#### What is asked:
Pick out every line in the material below that contains the string "flame", treating uppercase and lowercase as different, and copy each of those lines.

^^^^^^^^

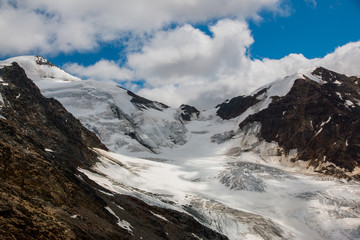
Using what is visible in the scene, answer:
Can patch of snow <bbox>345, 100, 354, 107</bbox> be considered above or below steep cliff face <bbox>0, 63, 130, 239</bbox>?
above

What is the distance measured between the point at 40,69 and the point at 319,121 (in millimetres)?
141156

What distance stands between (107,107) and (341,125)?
84.3 metres

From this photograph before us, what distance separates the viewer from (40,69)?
18575 centimetres

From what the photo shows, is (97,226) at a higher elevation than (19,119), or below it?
below

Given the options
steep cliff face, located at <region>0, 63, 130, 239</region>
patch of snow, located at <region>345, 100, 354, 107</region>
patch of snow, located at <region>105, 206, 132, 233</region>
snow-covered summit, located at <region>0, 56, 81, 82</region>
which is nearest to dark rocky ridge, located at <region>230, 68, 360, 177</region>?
patch of snow, located at <region>345, 100, 354, 107</region>

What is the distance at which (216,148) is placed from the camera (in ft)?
437

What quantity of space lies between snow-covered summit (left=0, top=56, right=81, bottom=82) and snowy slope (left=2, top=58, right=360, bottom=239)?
189 cm

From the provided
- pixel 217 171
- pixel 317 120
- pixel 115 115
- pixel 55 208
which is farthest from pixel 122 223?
pixel 115 115

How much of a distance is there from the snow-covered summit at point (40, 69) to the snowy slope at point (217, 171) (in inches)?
74.5

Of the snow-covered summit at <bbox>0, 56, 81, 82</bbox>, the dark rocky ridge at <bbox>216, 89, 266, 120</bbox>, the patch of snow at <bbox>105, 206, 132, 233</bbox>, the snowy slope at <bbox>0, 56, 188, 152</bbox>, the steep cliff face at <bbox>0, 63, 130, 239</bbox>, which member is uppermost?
the dark rocky ridge at <bbox>216, 89, 266, 120</bbox>

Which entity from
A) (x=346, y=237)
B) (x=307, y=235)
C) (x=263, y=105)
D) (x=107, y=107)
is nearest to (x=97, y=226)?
(x=307, y=235)

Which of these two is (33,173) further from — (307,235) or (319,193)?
(319,193)

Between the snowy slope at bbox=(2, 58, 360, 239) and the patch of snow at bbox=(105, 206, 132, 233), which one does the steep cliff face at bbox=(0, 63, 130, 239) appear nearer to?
the patch of snow at bbox=(105, 206, 132, 233)

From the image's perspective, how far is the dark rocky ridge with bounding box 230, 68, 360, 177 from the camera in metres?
103
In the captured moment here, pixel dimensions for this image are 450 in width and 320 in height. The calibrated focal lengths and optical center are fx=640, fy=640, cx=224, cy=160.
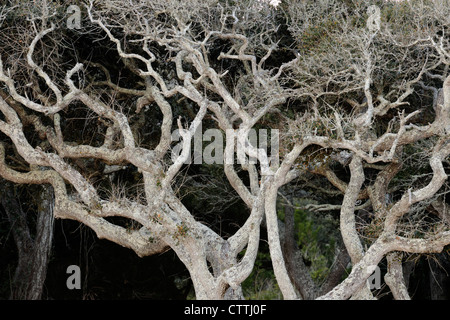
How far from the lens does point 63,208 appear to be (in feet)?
36.5

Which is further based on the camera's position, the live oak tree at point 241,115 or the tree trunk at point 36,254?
the tree trunk at point 36,254

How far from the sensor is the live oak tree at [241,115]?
9945 millimetres

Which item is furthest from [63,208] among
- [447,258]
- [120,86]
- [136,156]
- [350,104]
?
[447,258]

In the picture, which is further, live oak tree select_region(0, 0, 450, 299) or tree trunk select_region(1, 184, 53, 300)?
tree trunk select_region(1, 184, 53, 300)

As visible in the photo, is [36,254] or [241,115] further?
[36,254]

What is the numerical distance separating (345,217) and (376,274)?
9.18 feet

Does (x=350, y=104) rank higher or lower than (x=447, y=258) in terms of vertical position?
higher

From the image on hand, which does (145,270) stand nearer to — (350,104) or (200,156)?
(200,156)

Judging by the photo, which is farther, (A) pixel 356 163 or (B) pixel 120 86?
(B) pixel 120 86

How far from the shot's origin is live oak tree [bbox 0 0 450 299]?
9945 millimetres

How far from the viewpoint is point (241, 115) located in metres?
10.8

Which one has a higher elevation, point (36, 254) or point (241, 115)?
point (241, 115)
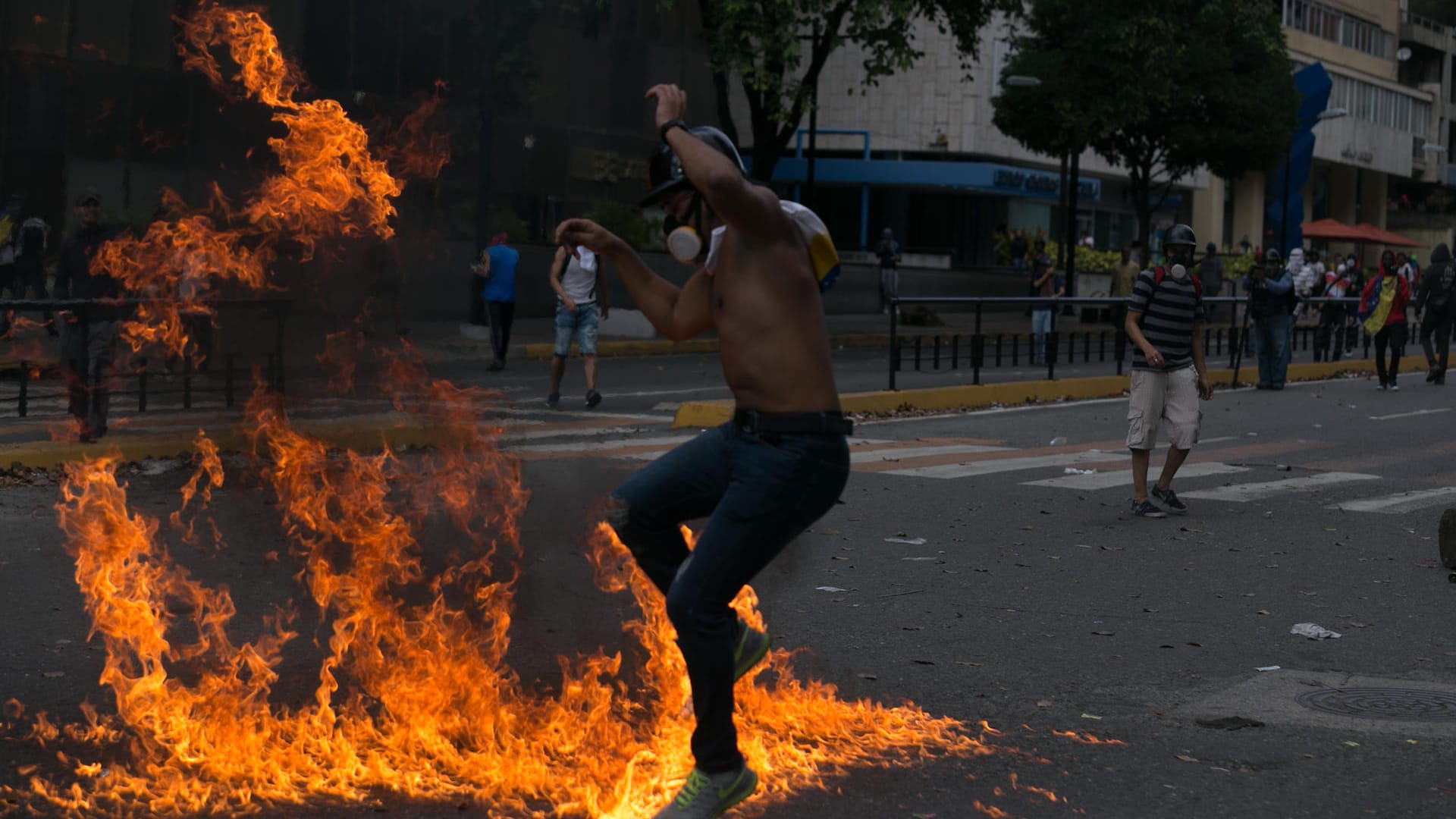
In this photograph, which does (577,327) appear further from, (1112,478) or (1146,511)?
(1146,511)

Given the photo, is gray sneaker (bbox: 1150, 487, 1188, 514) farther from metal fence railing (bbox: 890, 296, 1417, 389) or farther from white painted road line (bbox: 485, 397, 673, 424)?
metal fence railing (bbox: 890, 296, 1417, 389)

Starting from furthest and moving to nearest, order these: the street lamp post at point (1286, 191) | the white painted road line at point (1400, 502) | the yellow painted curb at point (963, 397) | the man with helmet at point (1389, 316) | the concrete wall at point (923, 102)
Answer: the concrete wall at point (923, 102)
the street lamp post at point (1286, 191)
the man with helmet at point (1389, 316)
the yellow painted curb at point (963, 397)
the white painted road line at point (1400, 502)

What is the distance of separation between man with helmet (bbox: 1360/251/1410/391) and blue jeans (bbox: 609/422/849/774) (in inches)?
778

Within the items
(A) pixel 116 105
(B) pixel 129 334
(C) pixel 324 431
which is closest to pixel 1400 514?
(C) pixel 324 431

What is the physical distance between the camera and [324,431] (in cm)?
890

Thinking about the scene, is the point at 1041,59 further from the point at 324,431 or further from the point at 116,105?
the point at 324,431

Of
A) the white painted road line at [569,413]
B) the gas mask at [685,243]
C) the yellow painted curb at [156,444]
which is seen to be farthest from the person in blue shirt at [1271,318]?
the gas mask at [685,243]

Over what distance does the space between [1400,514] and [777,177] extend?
139 feet

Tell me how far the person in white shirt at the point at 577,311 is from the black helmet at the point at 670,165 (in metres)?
11.8

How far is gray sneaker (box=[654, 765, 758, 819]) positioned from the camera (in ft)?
13.7

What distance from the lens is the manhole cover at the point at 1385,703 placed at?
5.63 m

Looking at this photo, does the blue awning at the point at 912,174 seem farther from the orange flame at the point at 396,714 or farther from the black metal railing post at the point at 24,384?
the orange flame at the point at 396,714

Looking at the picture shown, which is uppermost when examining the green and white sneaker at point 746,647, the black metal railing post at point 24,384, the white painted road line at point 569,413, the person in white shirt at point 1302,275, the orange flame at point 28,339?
the person in white shirt at point 1302,275

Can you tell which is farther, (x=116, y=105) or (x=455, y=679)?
(x=116, y=105)
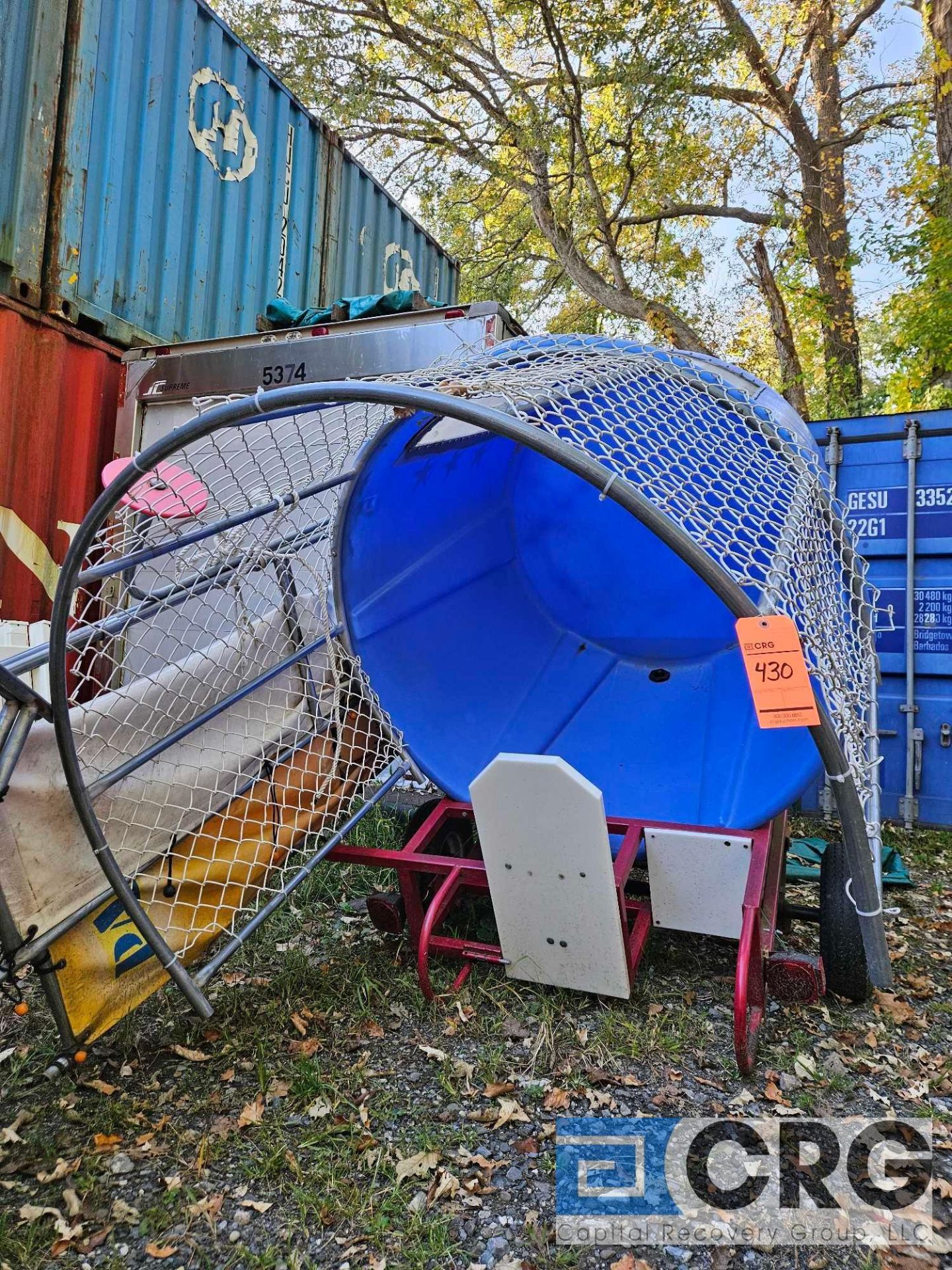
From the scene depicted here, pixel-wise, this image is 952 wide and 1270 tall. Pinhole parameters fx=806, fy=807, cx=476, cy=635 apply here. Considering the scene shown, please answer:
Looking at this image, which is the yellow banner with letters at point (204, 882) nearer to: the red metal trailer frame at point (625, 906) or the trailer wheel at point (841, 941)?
the red metal trailer frame at point (625, 906)

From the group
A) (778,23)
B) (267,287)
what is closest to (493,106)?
(778,23)

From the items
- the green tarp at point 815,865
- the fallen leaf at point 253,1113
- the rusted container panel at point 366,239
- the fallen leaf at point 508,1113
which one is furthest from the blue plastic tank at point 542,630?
the rusted container panel at point 366,239

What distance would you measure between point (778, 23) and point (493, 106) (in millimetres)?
3768

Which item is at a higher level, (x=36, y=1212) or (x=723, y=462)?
(x=723, y=462)

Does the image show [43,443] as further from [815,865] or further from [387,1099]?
[815,865]

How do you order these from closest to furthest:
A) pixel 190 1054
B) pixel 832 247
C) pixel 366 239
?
pixel 190 1054 → pixel 366 239 → pixel 832 247

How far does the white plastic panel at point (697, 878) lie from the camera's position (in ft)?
8.63

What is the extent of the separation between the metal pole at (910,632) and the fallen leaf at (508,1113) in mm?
3454

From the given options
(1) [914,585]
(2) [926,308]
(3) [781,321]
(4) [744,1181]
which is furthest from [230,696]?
(3) [781,321]

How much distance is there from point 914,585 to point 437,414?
3867mm

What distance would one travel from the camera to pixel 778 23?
10.3 meters

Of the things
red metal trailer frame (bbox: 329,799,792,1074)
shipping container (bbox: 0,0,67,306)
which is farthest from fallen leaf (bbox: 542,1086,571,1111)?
shipping container (bbox: 0,0,67,306)

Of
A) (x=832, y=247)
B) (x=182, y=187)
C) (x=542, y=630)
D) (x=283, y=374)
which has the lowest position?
(x=542, y=630)

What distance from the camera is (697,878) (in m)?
2.70
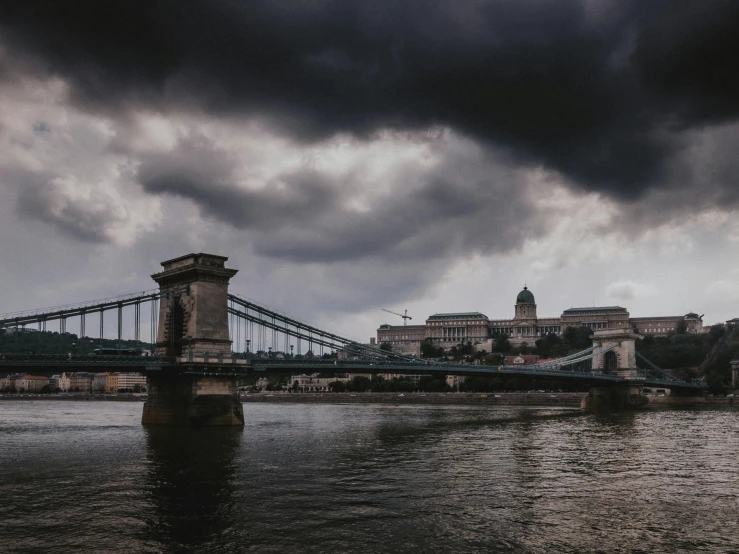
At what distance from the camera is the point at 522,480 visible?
94.6ft

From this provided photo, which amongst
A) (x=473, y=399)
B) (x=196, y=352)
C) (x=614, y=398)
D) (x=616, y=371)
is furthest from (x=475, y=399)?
(x=196, y=352)

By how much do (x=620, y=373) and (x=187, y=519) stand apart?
9818cm

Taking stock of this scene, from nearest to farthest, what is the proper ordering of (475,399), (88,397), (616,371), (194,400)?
(194,400) → (616,371) → (475,399) → (88,397)

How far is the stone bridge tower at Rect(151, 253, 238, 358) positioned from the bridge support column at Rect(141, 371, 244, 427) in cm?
178

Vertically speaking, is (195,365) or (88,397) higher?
(195,365)

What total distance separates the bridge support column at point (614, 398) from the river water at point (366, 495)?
57.3m

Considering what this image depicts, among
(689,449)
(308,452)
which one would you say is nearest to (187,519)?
(308,452)

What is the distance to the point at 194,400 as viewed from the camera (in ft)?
160

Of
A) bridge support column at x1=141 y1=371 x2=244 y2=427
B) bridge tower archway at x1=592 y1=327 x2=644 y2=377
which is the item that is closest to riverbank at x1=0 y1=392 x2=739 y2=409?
bridge tower archway at x1=592 y1=327 x2=644 y2=377

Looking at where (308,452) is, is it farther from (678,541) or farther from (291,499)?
(678,541)

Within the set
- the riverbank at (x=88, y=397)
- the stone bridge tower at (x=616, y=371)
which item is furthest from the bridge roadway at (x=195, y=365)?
the riverbank at (x=88, y=397)

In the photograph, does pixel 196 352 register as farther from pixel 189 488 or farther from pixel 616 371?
pixel 616 371

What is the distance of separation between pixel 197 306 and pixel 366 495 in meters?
27.7

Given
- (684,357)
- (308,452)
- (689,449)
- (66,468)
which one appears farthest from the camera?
(684,357)
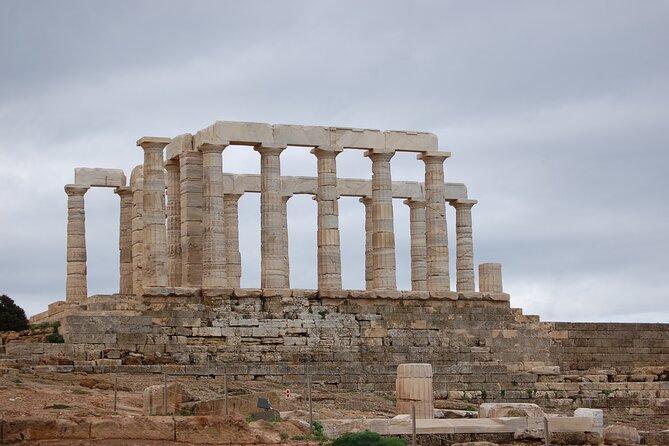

^^^^^^^^

#### Problem solution:
Looking at this photo, does the blue awning at the point at 912,174 seem farther from the orange flame at the point at 396,714 or farther from the black metal railing post at the point at 24,384?
the orange flame at the point at 396,714
Looking at the picture shown, which is uppermost when examining the green and white sneaker at point 746,647, the black metal railing post at point 24,384, the white painted road line at point 569,413, the person in white shirt at point 1302,275, the orange flame at point 28,339?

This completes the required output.